## Exercise directions
Put every line of the entries below into a Markdown table with two columns, Row for the row number and Text for the line. Leave out blank lines.

........

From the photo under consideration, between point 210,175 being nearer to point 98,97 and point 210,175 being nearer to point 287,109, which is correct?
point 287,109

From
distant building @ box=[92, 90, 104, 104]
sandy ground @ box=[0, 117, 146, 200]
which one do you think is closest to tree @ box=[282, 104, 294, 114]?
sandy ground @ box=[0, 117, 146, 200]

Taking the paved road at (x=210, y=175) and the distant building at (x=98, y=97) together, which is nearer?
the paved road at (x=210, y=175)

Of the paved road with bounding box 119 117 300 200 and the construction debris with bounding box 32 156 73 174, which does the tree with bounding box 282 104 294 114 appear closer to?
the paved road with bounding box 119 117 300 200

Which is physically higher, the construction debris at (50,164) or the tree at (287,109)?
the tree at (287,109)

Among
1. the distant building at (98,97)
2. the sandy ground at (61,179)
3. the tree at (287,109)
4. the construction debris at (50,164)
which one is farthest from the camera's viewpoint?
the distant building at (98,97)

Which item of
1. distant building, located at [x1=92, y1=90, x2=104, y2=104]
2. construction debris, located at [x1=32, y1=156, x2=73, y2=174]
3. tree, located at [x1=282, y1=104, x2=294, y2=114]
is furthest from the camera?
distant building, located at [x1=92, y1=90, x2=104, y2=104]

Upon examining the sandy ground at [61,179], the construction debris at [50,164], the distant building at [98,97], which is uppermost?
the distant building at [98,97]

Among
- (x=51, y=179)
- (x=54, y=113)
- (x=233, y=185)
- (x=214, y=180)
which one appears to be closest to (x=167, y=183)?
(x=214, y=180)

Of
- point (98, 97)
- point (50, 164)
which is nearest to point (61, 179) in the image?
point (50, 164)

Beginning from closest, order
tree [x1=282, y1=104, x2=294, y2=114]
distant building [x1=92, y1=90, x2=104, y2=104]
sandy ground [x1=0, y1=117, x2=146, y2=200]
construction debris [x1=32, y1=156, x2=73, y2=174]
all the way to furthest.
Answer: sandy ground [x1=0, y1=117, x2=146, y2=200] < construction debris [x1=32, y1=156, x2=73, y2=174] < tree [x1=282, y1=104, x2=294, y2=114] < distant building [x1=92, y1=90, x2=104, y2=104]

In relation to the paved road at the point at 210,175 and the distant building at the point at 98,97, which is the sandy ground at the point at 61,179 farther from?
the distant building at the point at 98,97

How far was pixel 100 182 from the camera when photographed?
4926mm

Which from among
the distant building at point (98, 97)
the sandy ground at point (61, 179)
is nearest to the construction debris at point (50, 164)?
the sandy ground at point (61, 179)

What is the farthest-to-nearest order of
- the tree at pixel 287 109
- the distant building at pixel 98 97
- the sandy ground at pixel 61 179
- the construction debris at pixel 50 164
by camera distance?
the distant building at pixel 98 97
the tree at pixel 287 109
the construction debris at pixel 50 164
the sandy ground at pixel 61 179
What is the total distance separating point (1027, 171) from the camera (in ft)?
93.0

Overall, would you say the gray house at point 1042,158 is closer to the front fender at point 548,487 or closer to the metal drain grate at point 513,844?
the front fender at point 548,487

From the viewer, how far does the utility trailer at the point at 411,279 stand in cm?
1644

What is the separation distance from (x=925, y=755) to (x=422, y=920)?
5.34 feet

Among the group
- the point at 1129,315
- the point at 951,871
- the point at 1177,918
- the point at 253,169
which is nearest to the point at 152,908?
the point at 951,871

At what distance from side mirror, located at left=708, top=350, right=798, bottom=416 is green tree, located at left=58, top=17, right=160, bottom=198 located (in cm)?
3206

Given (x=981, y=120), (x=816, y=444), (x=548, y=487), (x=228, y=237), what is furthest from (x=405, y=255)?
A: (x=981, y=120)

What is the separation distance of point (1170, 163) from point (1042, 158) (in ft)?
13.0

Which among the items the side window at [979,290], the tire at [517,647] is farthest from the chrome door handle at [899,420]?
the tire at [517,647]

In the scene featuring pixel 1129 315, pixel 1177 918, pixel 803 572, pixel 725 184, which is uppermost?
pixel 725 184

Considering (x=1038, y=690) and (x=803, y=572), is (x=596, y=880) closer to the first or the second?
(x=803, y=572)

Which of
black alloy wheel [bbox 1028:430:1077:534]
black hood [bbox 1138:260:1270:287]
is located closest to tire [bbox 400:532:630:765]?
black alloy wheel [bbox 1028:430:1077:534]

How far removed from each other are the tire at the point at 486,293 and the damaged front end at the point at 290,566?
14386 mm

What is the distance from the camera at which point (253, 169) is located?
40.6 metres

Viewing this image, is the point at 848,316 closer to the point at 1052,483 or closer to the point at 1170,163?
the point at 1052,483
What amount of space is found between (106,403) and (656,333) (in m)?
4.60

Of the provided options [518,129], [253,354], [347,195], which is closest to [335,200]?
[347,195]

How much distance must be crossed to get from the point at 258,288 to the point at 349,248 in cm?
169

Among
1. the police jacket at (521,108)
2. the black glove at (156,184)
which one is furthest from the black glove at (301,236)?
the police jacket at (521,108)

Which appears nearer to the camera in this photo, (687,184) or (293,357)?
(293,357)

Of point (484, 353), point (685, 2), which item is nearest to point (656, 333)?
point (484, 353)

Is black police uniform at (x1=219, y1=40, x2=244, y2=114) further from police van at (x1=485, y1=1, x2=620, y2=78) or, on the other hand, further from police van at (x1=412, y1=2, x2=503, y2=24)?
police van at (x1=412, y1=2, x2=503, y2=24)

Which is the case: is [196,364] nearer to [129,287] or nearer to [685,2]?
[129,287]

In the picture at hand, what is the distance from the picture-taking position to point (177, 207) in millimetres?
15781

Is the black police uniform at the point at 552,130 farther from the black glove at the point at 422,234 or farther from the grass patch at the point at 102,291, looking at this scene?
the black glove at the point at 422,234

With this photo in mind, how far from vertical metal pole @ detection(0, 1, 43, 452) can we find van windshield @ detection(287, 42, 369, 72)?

........

## Task solution
| Row | Text |
|---|---|
| 1 | From the photo under consideration, between point 210,175 being nearer to point 98,97 and point 210,175 being nearer to point 287,109, which is correct? |
| 2 | point 287,109 |
| 3 | From |
| 4 | distant building @ box=[92, 90, 104, 104] |
| 5 | sandy ground @ box=[0, 117, 146, 200] |
| 6 | which one do you think is closest to tree @ box=[282, 104, 294, 114]? |
| 7 | sandy ground @ box=[0, 117, 146, 200] |
| 8 | Taking the paved road at (x=210, y=175) and the distant building at (x=98, y=97) together, which is nearer? |
| 9 | the paved road at (x=210, y=175) |
| 10 | Of the paved road with bounding box 119 117 300 200 and the construction debris with bounding box 32 156 73 174, which does the tree with bounding box 282 104 294 114 appear closer to? |
| 11 | the paved road with bounding box 119 117 300 200 |
| 12 | Which is physically higher, the construction debris at (50,164) or the tree at (287,109)? |
| 13 | the tree at (287,109) |
| 14 | Among |
| 15 | 1. the distant building at (98,97) |
| 16 | 2. the sandy ground at (61,179) |
| 17 | 3. the tree at (287,109) |
| 18 | 4. the construction debris at (50,164) |
| 19 | which one is farthest from the camera's viewpoint? |
| 20 | the distant building at (98,97) |
| 21 | Which item of |
| 22 | 1. distant building, located at [x1=92, y1=90, x2=104, y2=104] |
| 23 | 2. construction debris, located at [x1=32, y1=156, x2=73, y2=174] |
| 24 | 3. tree, located at [x1=282, y1=104, x2=294, y2=114] |
| 25 | is furthest from the camera? |
| 26 | distant building, located at [x1=92, y1=90, x2=104, y2=104] |
| 27 | Upon examining the sandy ground at [61,179], the construction debris at [50,164], the distant building at [98,97], which is uppermost? |
| 28 | the distant building at [98,97] |
| 29 | Among |
| 30 | - (x=51, y=179) |
| 31 | - (x=54, y=113) |
| 32 | - (x=233, y=185) |
| 33 | - (x=214, y=180) |
| 34 | which one appears to be closest to (x=167, y=183)? |
| 35 | (x=214, y=180) |
| 36 | Of |
| 37 | - point (98, 97) |
| 38 | - point (50, 164) |
| 39 | which is nearest to point (61, 179) in the image? |
| 40 | point (50, 164) |
| 41 | Beginning from closest, order |
| 42 | tree [x1=282, y1=104, x2=294, y2=114] |
| 43 | distant building [x1=92, y1=90, x2=104, y2=104] |
| 44 | sandy ground [x1=0, y1=117, x2=146, y2=200] |
| 45 | construction debris [x1=32, y1=156, x2=73, y2=174] |
| 46 | all the way to furthest. |
| 47 | Answer: sandy ground [x1=0, y1=117, x2=146, y2=200] < construction debris [x1=32, y1=156, x2=73, y2=174] < tree [x1=282, y1=104, x2=294, y2=114] < distant building [x1=92, y1=90, x2=104, y2=104] |
| 48 | In relation to the paved road at the point at 210,175 and the distant building at the point at 98,97, which is the sandy ground at the point at 61,179 farther from? |
| 49 | the distant building at the point at 98,97 |
| 50 | How far was pixel 100 182 from the camera when photographed? |
| 51 | 4926mm |
| 52 | Which from among |
| 53 | the distant building at point (98, 97) |
| 54 | the sandy ground at point (61, 179) |
| 55 | is nearest to the construction debris at point (50, 164)? |
| 56 | the sandy ground at point (61, 179) |
| 57 | What is the farthest-to-nearest order of |
| 58 | - the tree at pixel 287 109 |
| 59 | - the distant building at pixel 98 97 |
| 60 | - the sandy ground at pixel 61 179 |
| 61 | - the construction debris at pixel 50 164 |
| 62 | by camera distance? |
| 63 | the distant building at pixel 98 97 |
| 64 | the tree at pixel 287 109 |
| 65 | the construction debris at pixel 50 164 |
| 66 | the sandy ground at pixel 61 179 |
| 67 | What is the total distance separating point (1027, 171) from the camera (in ft)? |
| 68 | 93.0 |
| 69 | Overall, would you say the gray house at point 1042,158 is closer to the front fender at point 548,487 or closer to the metal drain grate at point 513,844? |
| 70 | the front fender at point 548,487 |
| 71 | From the viewer, how far does the utility trailer at the point at 411,279 stand in cm? |
| 72 | 1644 |
| 73 | What is the separation distance from (x=925, y=755) to (x=422, y=920)? |
| 74 | 5.34 feet |
| 75 | Among the group |
| 76 | - the point at 1129,315 |
| 77 | - the point at 951,871 |
| 78 | - the point at 1177,918 |
| 79 | - the point at 253,169 |
| 80 | which is nearest to the point at 152,908? |
| 81 | the point at 951,871 |
| 82 | At what distance from side mirror, located at left=708, top=350, right=798, bottom=416 is green tree, located at left=58, top=17, right=160, bottom=198 located (in cm)? |
| 83 | 3206 |
| 84 | Given (x=981, y=120), (x=816, y=444), (x=548, y=487), (x=228, y=237), what is furthest from (x=405, y=255)? |
| 85 | A: (x=981, y=120) |
| 86 | What is the separation distance of point (1170, 163) from point (1042, 158) (in ft)? |
| 87 | 13.0 |
| 88 | Which among the items the side window at [979,290], the tire at [517,647] is farthest from the chrome door handle at [899,420]? |
| 89 | the tire at [517,647] |
| 90 | In the scene featuring pixel 1129 315, pixel 1177 918, pixel 803 572, pixel 725 184, which is uppermost? |
| 91 | pixel 725 184 |
| 92 | Considering (x=1038, y=690) and (x=803, y=572), is (x=596, y=880) closer to the first or the second? |
| 93 | (x=803, y=572) |
| 94 | Which of |
| 95 | black alloy wheel [bbox 1028:430:1077:534] |
| 96 | black hood [bbox 1138:260:1270:287] |
| 97 | is located closest to tire [bbox 400:532:630:765]? |
| 98 | black alloy wheel [bbox 1028:430:1077:534] |
| 99 | How far removed from each other are the tire at the point at 486,293 and the damaged front end at the point at 290,566? |
| 100 | 14386 mm |
| 101 | What is the distance from the camera at which point (253, 169) is located? |
| 102 | 40.6 metres |
| 103 | Viewing this image, is the point at 848,316 closer to the point at 1052,483 or closer to the point at 1170,163? |
| 104 | the point at 1052,483 |
| 105 | What amount of space is found between (106,403) and (656,333) (in m)? |
| 106 | 4.60 |
| 107 | Of the provided options [518,129], [253,354], [347,195], which is closest to [335,200]? |
| 108 | [347,195] |
| 109 | How much distance must be crossed to get from the point at 258,288 to the point at 349,248 in cm? |
| 110 | 169 |
| 111 | Among |
| 112 | 1. the police jacket at (521,108) |
| 113 | 2. the black glove at (156,184) |
| 114 | which one is furthest from the black glove at (301,236)? |
| 115 | the police jacket at (521,108) |
| 116 | Which appears nearer to the camera in this photo, (687,184) or (293,357)? |
| 117 | (293,357) |
| 118 | Of point (484, 353), point (685, 2), which item is nearest to point (656, 333)? |
| 119 | point (484, 353) |
| 120 | Is black police uniform at (x1=219, y1=40, x2=244, y2=114) further from police van at (x1=485, y1=1, x2=620, y2=78) or, on the other hand, further from police van at (x1=412, y1=2, x2=503, y2=24)? |
| 121 | police van at (x1=412, y1=2, x2=503, y2=24) |
| 122 | Which is the case: is [196,364] nearer to [129,287] or nearer to [685,2]? |
| 123 | [129,287] |
| 124 | In the picture at hand, what is the distance from the picture-taking position to point (177, 207) in millimetres? |
| 125 | 15781 |
| 126 | Is the black police uniform at the point at 552,130 farther from the black glove at the point at 422,234 or farther from the grass patch at the point at 102,291, looking at this scene? |
| 127 | the black glove at the point at 422,234 |
| 128 | With this photo in mind, how far from vertical metal pole @ detection(0, 1, 43, 452) can we find van windshield @ detection(287, 42, 369, 72)? |